En plus de l’influence du DMSO, un second problème technique est apparu lors de la construction du piège. Après le simple greffage de plasmides non lésés, il nous était aisé de mettre la suspension de billes magnétiques en solution. Cependant, lors de l’exposition des plasmides aux dérivés du platine après fixation sur les billes, nous avons observé que celles-ci acquéraient une forte propension à s’agréger rapidement. Ce phénomène était encore visible après élimination du platine, ainsi que durant l’utilisation du piège (exposition aux extraits nucléaires).
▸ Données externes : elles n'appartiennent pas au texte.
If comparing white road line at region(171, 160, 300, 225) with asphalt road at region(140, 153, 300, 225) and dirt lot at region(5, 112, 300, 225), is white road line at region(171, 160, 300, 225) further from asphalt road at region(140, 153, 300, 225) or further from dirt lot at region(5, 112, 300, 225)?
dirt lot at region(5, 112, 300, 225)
Il fut contourné par une augmentation de l’agitation à laquelle les échantillons étaient soumis afin d’éviter la sédimentation du piège et conserver l’accessibilité des sondes lésées. Cette agrégation a été également observée après modification de notre protocole et utilisation de stocks d’ADN lésé. Néanmoins, elle n’a jamais été notée pour les sondes plasmidiques UVC, dont la mise au point sera décrite dans le paragraphe suivant. Nous avons conclu qu’elle n’est pas due à l’action directe du platine sur les billes, mais plutôt à l’ADN lésé lui-même. Il a récemment été suggéré (Hou et al., 2009; Jiang et al., 2009) qu’en plus d’induire des déformations locales de la double hélice, le cisplatine et l’oxaliplatine génèrent l’apparition de micro-boucles sur les séquences d’ADN, puis une condensation de celui-ci. Ce mécanisme serait dû à la réactivité de monoadduits, capables de former des pontages entre molécules se trouvant à proximité dans le cas où le temps d’exposition à l’agent anticancéreux et la concentration de ce dernier sont suffisamment élevés. Ce modèle pourrait expliquer nos observations répétées : les billes se trouveraient liées entre elles par certaines molécules d’ADN pontées par l’un des dérivés du platine, ce qui cause leur agrégation.